It seems that a feature of the death process that is similar to the birth process – even if an inversion of it – is the impending acclimation to approaching, and exceeding parity of status with these momentous transitions. Just as a woman experiences decreasing intervals between contractions prior to giving birth, there are often decreasing intervals of normal waking consciousness between increasing intervals of coma or partial slippages of consciousness into “the beyond” or altered awareness that are experienced (or observed) in the death process – just ask any hospice nurse. What the patient is experiencing during those slippages is often debatable because obviously unlike the birth process where the being appears, conversely with the death process, by that point they rarely return. Hence the fascination with consciousness and the afterlife or non-physical reality. However, it apparently isn’t unusual for a person on their deathbed to say things like, “I see Uncle Bob (who’s been dead for years) standing next to the dresser” or things of that nature. Likewise for, “I’m going sailing.” All easily dismissible via rational constructs that may turn out to be quite shallow and therefore un-navigable. Meanwhile, the expression of images or symbols specifically of conveyance like a sailboat especially when significantly timed as such and emphatic, are not necessarily arbitrary, and are possibly a much better indicator for the cognizance of that journey even if expressed supra-rationally and poetic or metaphoric.
From a rational perspective the patient was in denial or (implied) psychotic, but it is entirely possible that he was actually more aware, surrendered, accepting, and ultimately more realistic in attitude than perhaps the amazingly insensitive macho interventionist posture of the doctor, psych intern, and supervisor. Isn’t it reasonable and even appropriate that instead of saying, “I’ve been looking at sailboats” the patient could have just as easily said to the psych intern, “Are you some kind of clueless idiot?” But again, who wants to participate in an axiomatically fruitless argument with someone who’s going to punch the clock, go home, pour a glass of wine, sit on the couch, and turn on the TV? Talk about different reasons and means of release from the hospital!
How about considering the service providers’ possibly “violent and tenacious” rejection of the patient’s true subjective status as expressed in a non-clinical, non-scientific, non-rational language? True listening – and true alliance – is an attitude of reciprocal expression of oneness, identification with the subject and therefore the subjective. We tend to forget, not realize, or not acknowledge that for the primary experiencer of that experience, death IS eventually the ultimate healing. As an ethical, perceptual, and practical quandary, should the professional themselves resist that process or facilitate it?
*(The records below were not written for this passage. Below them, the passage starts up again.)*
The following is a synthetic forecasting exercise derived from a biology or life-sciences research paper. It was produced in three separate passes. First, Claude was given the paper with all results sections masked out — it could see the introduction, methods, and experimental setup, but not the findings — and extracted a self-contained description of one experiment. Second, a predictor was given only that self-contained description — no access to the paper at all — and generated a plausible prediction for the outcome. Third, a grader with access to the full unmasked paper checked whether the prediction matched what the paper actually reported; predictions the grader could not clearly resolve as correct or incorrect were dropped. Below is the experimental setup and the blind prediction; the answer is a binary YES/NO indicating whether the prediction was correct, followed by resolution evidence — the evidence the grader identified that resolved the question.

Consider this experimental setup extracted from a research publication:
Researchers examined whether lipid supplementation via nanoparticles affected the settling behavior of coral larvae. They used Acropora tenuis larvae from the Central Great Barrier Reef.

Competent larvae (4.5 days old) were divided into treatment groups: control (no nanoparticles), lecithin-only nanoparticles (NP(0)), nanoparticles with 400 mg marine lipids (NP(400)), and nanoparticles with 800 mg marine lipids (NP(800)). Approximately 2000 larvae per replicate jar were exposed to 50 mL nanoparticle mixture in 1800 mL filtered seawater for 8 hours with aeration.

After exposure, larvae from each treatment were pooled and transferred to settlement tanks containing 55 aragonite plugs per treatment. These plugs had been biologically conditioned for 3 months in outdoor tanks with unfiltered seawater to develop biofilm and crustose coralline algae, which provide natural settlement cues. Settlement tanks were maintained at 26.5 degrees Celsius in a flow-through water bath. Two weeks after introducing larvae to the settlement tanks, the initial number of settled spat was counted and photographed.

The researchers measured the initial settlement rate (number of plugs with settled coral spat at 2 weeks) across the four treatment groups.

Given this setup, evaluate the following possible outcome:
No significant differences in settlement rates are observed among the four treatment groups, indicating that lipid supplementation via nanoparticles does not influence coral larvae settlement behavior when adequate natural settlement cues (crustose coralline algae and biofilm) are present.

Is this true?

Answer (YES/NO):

Often the impetus for altruism turns out to be our own concealed self-interest in assuaging, suppressing, resisting, and denying our own discomfort, or in egoistically projecting urgent remedies and anodynes, attempting to control realities that are ultimately well beyond our means or position (iow, it’s ok and even necessary to occasionally feel and experience our own helplessness)… that we ourselves may have to let go of that apparent need vs. brow-beat someone else into submission to relieve our own internal often unconscious conflict for our own benefit. This is why therapists themselves should undergo therapy as part of training (imho).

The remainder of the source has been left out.